◆ **Tasks**:
- A) In the opinion piece on national standards, what does accurate assessment from a variety of sources require?
- B) Continue the opinion piece on national standards from the point where it stops.

Teachers and parents are right to mistrust the false
economy that standards generate, argues Perry Rush.
A close examination of the recently published national
standards reveals that it really is a case of "back to the
future".
Staff rooms in primary schools around the country have fallen
unusually silent.
The Ministry of Education has begun to roll out a programme
of confidence building.
Business as usual is the mantra; momentum is encouraged.
But it will be hard to achieve that momentum when this policy
flies in the face of recently published international data
highlighting the negative impact of standards and vociferous
disapproval from educators.
National standards have been "done" to the teaching
profession despite significant opposition.
It is this meddling in the guts of the profession that
rankles.
This policy has significant implications for how schools
work, how teachers teach and how children learn and yet it is
the very advice from those trained to do the work that has
been steadfastly ignored.
It is a measure of how little political capital teachers hold
that the politics of inclusion applies to coalition partners
and their rainbow policy agendas but not to the collective
advice of teachers and principals.
It is particularly worrying that the Ministry of Education is
choosing to "sell" the standards as congruent with the
revised national curriculum.
Nothing could be further from the truth.
National standards and the revised curriculum represent a
mess of ideology: a soup.
No matter how hard you stir it, the component parts just keep
separating.
Standards centralise achievement expectations but the
curriculum localises achievement; standards understand
achievement to be linear and age-referenced but the
curriculum enshrines the unique nature of achievement
personal to each learner; standards understand assessment to
be fixed and owned by the state but the curriculum demands
assessment to be fluid and include the student; standards
reinforce the dominance of literacy and numeracy but the
curriculum dictates a broad and balanced approach.
The standards are evidence of the absence of consultation
with the teaching profession.
Of particular note is the recently published assessment and
reporting expectations that have clearly been constructed by
bureaucrats so mired in their own expertise that their
peripheral vision is missing.
They herald a new era of assessment overload.
National standards assessments are appropriately arrived at
from a variety of sources.
This is best assessment practice but the advice of assessment
experts who have sought to ensure standards are not judged by
one test on one day has been counterproductive.
In order to be accurate, assessment from a variety of sources
necessitates moderation.

◆ **Excerpted records**:
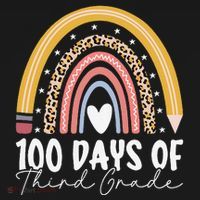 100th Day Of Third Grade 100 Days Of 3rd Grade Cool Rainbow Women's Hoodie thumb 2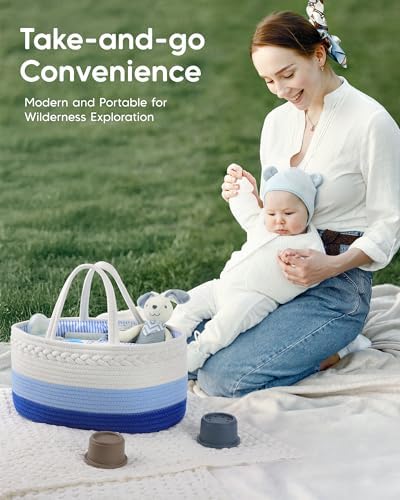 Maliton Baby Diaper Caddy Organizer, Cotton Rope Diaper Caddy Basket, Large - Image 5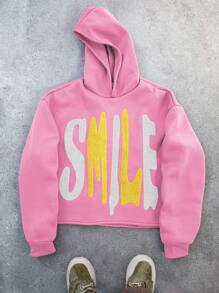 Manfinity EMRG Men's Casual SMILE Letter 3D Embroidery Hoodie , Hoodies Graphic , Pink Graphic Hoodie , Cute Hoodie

--

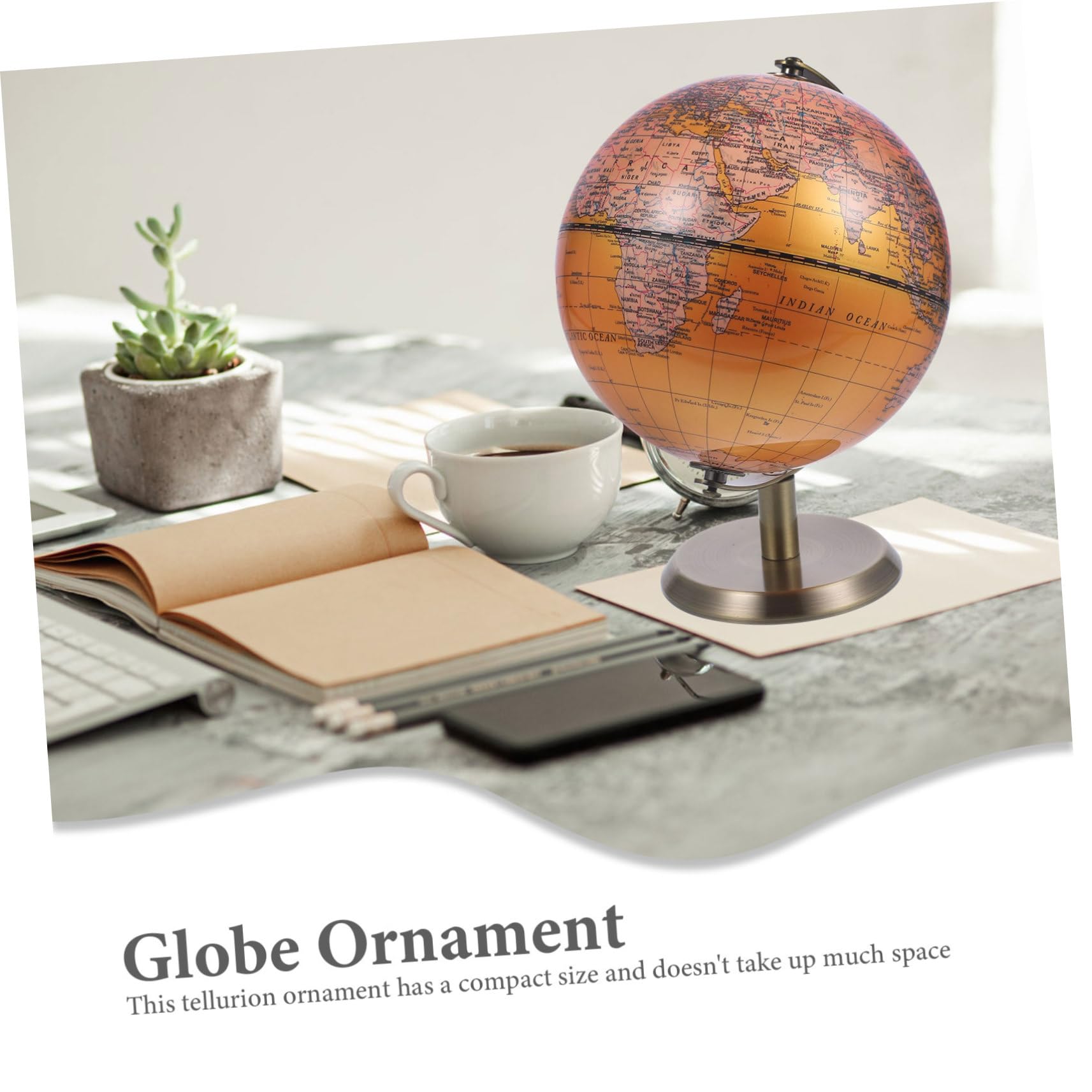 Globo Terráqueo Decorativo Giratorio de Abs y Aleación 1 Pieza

◆ **Written answers**:
- A) It requires moderation.

- B)
This requires teachers to bring samples of children's work to
compare with that of other children at the same stage in
order to agree on what constitutes normal achievement for the
standard measured.
If this were to occur for all assessments in reading, writing
and maths, there would be only a scrap of time given to the
job of teaching.
Anything short of full moderation makes standards-based
assessments in the New Zealand context subjective and unsafe.
It is a strange irony that "one test on one day" while not
desirable would have been less disruptive to the quality of
teaching that has held New Zealand consistently at the top of
international indices of educational performance.
The unpalatable truth is that if teachers want time to teach,
then something will need to go: teachers will need to give up
doing something of value.
Recent media commentary has taken the easy option: lambasting
teachers for the perception that they don't want to be
measured.
Sadly, these commentators have missed the point.
National's raison d'etre for standards is the introduction of
competition between primary schools through the use of simple
(and inappropriate) comparative measures.
Anybody who has sat a test knows that a test tells what it is
designed to measure and what it measures might not be what
has been learnt.
The inability to generate achievement data that is absolute
makes the generation of an education marketplace that
compares eggs with eggs impossible.
There is an undeniable whiff of the Treasury in the desire to
measure.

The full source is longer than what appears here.